(Provided passage)
Microsoft Corp., having brought artificial intelligence to its battle with Google over search, is now turning to the latest AI technology to catch up with rivals in the corporate applications market such as Oracle Corp., Salesforce Inc. and SAP SE. 

The software giant is introducing an AI assistant—called Dynamics 365 Copilot —  for applications that handle tasks such as sales, marketing and customer service. Based on technology from OpenAI, the software can draft contextual chat and email answers to customer-service queries. It can help marketers come up with customer categories to target, and write product listings for e-commerce. The new capabilities are being released in preview form on Monday and are being tested by hundreds of early customers.

For example, Italian aperitif maker Campari is trying out the marketing tools to concoct targeted campaigns for events around the Negroni cocktail.

Microsoft also said its next set of AI announcements, planned for March 16, will relate to “workplace productivity,” a term the software maker usually uses to mean Office software. 

Also read: What is Google’s conversational AI service, Bard? 

Business applications are the latest Microsoft programs to get an AI makeover so far this year as the company adds language-generation tools and chatbots to everything from its Bing internet-search engine to the Teams corporate-conferencing software.

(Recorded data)
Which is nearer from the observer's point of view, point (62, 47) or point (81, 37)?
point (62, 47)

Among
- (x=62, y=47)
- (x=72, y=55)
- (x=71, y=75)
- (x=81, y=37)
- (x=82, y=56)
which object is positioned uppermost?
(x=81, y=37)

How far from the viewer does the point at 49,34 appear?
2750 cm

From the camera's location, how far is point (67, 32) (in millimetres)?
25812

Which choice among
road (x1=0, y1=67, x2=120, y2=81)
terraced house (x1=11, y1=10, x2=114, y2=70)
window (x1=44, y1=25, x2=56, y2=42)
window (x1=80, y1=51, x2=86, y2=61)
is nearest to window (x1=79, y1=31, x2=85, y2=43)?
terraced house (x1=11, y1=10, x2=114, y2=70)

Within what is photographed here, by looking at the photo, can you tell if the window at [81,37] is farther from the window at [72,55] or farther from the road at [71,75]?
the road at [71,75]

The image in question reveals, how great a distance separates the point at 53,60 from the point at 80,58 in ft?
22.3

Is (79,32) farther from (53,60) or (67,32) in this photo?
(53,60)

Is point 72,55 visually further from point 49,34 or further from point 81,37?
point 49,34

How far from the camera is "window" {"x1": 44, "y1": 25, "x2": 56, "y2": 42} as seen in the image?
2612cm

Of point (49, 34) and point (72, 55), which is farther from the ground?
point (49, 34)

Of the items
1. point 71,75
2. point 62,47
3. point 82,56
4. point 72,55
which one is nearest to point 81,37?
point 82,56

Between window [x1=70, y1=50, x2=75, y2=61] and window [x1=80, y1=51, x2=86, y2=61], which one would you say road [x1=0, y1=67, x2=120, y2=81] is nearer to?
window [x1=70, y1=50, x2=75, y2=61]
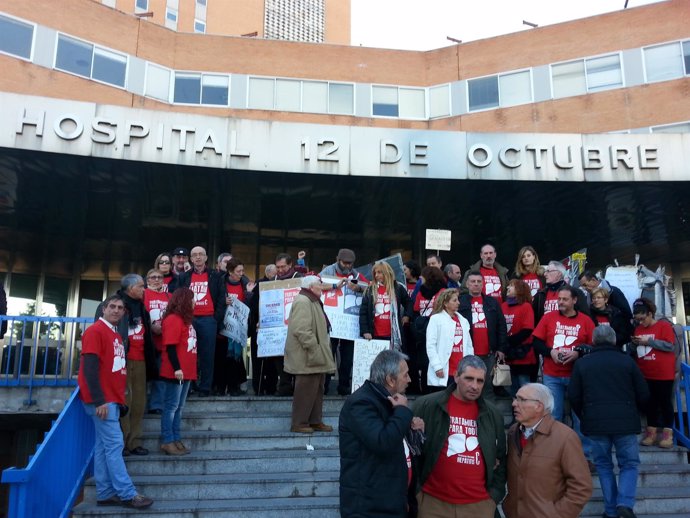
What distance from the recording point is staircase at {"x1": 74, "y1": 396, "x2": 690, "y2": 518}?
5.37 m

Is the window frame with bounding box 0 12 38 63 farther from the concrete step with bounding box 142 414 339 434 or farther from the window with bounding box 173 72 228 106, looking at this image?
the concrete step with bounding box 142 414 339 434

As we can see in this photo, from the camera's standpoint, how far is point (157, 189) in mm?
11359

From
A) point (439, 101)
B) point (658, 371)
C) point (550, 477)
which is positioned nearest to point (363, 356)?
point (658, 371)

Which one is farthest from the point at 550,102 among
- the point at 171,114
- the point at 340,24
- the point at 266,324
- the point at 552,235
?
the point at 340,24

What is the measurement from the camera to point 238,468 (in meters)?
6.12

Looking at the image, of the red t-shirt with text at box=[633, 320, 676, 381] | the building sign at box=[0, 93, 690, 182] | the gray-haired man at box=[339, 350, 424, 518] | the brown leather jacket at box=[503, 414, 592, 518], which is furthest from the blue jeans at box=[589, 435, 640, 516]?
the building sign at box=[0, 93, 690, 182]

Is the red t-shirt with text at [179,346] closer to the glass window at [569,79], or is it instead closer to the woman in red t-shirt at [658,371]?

(Your goal)
List the companies that the Dynamics 365 Copilot article names as Microsoft's rivals in the corporate applications market.

(Solution for this task)
Oracle Corp., Salesforce Inc., SAP SE